Though I have long been ambivalent about the films of the Marvel universe, thinking they were often high on special effects and somewhat low on plot development, I have long known that Captain America is the Mysterious Mr. C’s favorite Avenger, and that we would go see Captain America: The Winter Soldier on opening weekend. What I didn’t know, however, was that it would be the film that would convert me into a fan.

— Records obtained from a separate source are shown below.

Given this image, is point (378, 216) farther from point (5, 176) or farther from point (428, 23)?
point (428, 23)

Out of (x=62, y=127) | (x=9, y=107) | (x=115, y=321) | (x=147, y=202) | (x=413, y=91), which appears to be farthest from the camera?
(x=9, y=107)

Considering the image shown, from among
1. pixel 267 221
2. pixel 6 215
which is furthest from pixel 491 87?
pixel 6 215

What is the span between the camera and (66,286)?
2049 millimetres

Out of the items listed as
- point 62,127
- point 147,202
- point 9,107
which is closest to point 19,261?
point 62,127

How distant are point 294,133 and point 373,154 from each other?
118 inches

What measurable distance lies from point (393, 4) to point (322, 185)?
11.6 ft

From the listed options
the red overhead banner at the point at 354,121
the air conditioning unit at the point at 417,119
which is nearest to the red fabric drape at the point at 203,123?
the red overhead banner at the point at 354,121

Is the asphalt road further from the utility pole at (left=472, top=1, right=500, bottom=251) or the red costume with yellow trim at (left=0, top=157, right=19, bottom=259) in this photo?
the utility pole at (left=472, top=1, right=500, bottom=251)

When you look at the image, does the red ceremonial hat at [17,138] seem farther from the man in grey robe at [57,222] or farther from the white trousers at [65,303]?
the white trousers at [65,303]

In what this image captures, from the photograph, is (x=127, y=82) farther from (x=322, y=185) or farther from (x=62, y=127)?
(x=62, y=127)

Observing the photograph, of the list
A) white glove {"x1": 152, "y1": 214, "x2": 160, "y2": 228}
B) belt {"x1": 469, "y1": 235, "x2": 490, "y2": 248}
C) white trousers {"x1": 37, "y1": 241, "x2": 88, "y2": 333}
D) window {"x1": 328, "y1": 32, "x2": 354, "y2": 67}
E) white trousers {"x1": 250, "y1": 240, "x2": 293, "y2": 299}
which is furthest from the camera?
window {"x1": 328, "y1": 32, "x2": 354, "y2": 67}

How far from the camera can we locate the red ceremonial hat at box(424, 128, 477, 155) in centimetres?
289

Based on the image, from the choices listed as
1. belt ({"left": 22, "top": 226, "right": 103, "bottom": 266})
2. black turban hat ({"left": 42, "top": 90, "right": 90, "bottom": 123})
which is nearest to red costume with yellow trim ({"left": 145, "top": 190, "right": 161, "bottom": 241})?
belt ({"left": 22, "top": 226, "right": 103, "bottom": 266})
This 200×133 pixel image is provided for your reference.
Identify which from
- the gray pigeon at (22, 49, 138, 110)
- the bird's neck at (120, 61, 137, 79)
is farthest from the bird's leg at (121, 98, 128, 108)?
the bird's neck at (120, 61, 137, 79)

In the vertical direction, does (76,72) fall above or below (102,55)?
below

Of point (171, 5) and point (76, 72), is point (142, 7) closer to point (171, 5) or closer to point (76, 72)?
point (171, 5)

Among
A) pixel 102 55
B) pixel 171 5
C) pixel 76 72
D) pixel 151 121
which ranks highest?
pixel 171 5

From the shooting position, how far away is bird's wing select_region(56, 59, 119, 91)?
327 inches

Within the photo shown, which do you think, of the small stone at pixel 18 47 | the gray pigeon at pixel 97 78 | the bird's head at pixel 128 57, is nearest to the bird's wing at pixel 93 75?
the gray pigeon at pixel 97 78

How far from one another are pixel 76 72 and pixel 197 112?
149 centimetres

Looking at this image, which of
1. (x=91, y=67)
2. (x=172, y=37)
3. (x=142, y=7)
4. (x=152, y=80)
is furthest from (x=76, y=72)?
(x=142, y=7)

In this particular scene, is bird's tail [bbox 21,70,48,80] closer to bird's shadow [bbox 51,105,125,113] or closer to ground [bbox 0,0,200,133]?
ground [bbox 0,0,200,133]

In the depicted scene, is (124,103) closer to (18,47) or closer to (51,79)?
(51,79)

As I mentioned in my review of Thor: The Dark World last November, my main criticism of the Marvel films has been that as the universe becomes more interconnected, the movies become harder to enjoy as stand-alone stories. Indeed, they’ve almost become extremely extended teaser trailers for the next film in the series. While Captain America: The Winter Soldier does follow this set-up to a certain extent, especially with the mid-credit and post-credit scenes, I felt like it was one of the first Marvel movies I had seen in a long time that didn’t require a CliffsNotes guide. Sure there were references to Captain America: The First Avenger and the Avengers, but they were often accompanied by flashbacks or other visual cues that helped explain the connections.
I also just happen to find Steve Rogers, aka Captain America, a more relatable character than Tony Stark with his billions and hi-tech Iron Man suit, or demigod Thor and his hammer. The movie also has more of a “ripped from the headlines” feel with Rogers increasingly facing a world he doesn’t understand, and a military-industrial complex that neutralizes threats before crimes can even occur. It’s a superhero film that takes on the larger debate about freedom and security, and what’s the proper ratio of both.
Another thing that struck me about Captain America: The Winter Soldier was that it was the first film that really gave me a sense of how good the special effects departments on these films are. I know that sounds a bit counterintuitive – that viewers should not be aware of well-done special effects – and it is likely something particular to me since I live in the Washington, D.C. area, where the movie is set. There are a ton of D.C. landmarks in the film, including the National Cathedral, the Kennedy Center, and the Watergate, and knowing where those things are in relation to S.H.I.E.L.D.’s fictional headquarters, the Triskelion, gave me a much greater appreciation for the special effects teams that have to blend in backgrounds, focus on proportions, and make all of these superstructures feel natural.
Fans of the Marvel universe will enjoy Captain America: The Winter Soldier because it is exactly what they’ve come to expect – a big budget, live-action spectacle that brings the beloved comic book series to life and ties in to the other films. But people who are just looking for a fun escape will also find themselves enjoying the ride, and maybe, just maybe, a superhero to root for.